In 10th grade, I was a page for our state's legislature, and for a week, I was dropped into a cross-section of teenagers from across the state. After the week was over, I wrote letters to about ten of them. Most of them didn't write back. One boy did, and I built an entire imaginary relationship with him until I received a letter where he boasted about vandalizing mailboxes and I realized he wasn't the person I'd imagined.
When I started college, I loved the intellectual, late night conversations that usually started over coffee and sometimes cigarettes, discussing philosophy, literature, politics, whatever, and led to talking about personal ideas and histories. Full disclosure: These were (usually) guys who I (usually) ended up sleeping with. Looking back, that was probably their objective, but I was a pretty easy target in those days.

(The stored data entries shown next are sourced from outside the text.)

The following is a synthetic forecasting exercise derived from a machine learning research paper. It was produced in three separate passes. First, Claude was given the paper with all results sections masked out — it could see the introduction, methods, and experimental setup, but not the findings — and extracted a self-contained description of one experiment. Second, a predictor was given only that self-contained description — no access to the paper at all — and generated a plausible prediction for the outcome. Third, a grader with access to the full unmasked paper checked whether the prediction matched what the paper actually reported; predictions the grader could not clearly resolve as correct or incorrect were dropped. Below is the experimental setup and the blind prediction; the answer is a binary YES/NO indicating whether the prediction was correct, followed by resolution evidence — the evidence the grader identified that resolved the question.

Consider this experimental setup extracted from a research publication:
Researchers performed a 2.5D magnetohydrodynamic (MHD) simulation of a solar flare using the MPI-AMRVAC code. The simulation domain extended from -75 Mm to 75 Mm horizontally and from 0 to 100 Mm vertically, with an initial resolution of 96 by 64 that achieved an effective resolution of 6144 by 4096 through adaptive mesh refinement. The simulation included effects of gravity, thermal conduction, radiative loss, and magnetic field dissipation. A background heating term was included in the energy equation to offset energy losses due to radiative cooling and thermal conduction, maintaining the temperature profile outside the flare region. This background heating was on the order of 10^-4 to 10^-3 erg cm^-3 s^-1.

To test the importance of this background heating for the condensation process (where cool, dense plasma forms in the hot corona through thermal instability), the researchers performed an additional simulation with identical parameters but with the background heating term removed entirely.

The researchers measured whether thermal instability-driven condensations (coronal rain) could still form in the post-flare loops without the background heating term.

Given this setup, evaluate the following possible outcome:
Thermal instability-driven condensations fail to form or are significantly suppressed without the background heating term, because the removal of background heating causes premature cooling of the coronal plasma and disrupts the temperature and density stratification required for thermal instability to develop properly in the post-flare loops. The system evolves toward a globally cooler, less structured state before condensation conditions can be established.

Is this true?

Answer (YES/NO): NO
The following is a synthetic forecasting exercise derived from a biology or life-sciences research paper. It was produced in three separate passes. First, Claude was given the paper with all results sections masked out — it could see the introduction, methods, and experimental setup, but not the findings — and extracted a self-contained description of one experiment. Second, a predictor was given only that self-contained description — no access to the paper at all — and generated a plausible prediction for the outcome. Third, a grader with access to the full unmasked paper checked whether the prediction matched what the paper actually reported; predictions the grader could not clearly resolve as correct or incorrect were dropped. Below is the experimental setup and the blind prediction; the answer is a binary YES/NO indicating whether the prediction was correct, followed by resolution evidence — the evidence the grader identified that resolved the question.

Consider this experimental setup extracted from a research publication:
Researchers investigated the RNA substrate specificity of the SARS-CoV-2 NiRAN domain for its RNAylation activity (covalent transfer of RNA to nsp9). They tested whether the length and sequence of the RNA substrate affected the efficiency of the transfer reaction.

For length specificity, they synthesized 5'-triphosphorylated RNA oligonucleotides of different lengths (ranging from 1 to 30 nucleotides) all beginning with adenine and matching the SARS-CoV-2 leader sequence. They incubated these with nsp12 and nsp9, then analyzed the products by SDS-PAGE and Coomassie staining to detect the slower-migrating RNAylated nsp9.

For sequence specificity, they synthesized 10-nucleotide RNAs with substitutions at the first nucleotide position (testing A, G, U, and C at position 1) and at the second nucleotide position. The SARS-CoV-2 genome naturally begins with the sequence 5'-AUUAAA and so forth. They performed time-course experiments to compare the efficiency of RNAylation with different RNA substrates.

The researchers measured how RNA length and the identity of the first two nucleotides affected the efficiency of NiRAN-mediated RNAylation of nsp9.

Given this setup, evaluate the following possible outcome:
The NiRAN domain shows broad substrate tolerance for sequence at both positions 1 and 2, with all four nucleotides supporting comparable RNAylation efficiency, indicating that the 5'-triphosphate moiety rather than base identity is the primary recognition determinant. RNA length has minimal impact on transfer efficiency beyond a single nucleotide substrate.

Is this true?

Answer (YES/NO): NO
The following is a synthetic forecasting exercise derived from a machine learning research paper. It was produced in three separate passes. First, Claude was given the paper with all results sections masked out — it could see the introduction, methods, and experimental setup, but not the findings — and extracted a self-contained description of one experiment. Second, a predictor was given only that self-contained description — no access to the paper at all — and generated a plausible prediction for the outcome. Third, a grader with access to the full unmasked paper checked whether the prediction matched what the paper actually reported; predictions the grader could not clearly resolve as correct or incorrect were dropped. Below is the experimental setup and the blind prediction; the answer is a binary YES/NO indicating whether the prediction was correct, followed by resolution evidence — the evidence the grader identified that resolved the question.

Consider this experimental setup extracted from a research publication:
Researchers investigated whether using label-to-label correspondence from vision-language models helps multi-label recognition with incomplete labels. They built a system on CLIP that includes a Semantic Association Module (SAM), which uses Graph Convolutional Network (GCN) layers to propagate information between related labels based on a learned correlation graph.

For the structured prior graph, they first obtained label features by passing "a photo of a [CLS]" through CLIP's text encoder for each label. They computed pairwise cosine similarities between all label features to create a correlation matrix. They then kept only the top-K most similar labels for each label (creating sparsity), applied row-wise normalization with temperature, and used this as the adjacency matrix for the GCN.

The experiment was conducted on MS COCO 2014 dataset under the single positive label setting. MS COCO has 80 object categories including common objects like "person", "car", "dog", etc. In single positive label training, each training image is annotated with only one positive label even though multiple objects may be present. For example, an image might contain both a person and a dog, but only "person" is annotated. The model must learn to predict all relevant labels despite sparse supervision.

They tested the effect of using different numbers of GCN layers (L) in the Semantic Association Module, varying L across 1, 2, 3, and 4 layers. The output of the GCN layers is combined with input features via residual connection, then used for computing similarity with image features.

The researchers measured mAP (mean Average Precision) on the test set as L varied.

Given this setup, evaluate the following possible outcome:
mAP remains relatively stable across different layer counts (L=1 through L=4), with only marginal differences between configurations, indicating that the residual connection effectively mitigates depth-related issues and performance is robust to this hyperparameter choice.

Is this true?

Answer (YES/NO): NO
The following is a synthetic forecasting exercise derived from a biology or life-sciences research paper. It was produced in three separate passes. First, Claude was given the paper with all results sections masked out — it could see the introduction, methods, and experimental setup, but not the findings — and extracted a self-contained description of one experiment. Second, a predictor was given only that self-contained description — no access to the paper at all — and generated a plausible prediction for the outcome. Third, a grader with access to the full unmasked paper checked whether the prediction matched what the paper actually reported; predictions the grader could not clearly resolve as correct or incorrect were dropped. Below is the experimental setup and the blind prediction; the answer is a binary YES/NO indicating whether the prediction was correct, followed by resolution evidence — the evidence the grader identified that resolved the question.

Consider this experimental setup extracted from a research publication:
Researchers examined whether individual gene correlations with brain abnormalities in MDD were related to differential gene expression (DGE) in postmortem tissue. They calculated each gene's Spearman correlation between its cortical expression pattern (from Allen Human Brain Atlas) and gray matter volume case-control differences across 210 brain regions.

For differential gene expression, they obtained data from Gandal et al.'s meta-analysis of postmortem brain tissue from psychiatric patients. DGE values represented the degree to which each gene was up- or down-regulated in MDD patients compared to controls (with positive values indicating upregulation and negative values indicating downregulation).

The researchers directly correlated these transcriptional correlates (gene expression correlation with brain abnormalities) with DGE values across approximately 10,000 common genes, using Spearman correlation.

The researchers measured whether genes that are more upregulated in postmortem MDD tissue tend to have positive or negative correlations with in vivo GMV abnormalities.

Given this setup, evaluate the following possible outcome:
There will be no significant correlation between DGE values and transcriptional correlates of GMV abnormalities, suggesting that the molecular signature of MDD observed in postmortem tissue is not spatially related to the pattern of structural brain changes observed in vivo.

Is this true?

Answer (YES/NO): YES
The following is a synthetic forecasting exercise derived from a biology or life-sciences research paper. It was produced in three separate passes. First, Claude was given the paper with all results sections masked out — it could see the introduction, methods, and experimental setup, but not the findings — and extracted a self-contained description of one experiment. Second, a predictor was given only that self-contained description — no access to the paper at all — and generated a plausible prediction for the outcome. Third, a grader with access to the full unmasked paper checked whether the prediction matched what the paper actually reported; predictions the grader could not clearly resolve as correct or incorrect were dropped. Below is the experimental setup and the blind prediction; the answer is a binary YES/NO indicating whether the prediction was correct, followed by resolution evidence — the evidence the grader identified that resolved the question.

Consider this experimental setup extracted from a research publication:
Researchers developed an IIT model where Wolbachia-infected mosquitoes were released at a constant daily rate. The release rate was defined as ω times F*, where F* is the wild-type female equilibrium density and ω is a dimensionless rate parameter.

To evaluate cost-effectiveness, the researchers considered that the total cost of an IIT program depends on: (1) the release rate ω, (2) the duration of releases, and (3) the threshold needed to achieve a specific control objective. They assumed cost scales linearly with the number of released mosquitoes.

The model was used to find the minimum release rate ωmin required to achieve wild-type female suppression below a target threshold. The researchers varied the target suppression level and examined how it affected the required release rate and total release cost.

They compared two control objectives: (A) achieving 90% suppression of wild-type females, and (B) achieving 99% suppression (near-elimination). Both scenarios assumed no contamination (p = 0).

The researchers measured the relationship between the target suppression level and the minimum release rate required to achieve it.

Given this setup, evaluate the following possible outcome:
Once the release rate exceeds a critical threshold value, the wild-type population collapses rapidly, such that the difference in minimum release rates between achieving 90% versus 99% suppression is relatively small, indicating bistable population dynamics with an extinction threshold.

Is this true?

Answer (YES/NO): YES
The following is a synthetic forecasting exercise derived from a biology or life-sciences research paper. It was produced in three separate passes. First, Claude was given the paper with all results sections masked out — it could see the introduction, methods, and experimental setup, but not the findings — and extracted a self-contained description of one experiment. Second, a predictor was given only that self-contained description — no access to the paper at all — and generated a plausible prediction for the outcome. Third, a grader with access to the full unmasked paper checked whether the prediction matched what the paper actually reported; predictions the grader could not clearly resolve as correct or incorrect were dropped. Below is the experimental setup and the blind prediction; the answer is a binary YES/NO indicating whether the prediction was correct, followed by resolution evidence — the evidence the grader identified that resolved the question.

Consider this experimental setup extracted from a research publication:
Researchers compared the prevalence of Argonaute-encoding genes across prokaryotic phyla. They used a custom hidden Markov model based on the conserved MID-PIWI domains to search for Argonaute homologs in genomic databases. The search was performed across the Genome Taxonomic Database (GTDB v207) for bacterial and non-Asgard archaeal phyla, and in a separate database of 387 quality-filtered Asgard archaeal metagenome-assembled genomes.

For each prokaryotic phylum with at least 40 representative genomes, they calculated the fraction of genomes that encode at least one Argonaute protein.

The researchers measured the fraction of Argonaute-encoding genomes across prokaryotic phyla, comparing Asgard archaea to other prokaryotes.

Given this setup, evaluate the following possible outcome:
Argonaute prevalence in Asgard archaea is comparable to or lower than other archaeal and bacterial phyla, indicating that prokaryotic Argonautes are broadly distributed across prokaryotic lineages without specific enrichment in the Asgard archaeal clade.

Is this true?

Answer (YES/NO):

In my twenties, in the infancy of the internet, I placed a personals ad on yahoo online and emailed with a number of guys on and off for about a year. Chad held my attention; he was smart, funny, and thoughtful. He was careful about his feelings, having lost his fiance to an illness two years before. I respected that, but a few months later I had a road trip planned to his city, and I wanted to meet him. He demurred, and I couldn't understand why; it didn't make any sense to me. We never emailed again.
I could tell more stories, but I think you've probably got it by now. I can't let go. For years I thought it was my failing --- why was I so different from other people? Why did I hold on so tight to people who really didn't value me? Why didn't I know that normal people didn't care about me as much as I cared about them? Why was I so broken?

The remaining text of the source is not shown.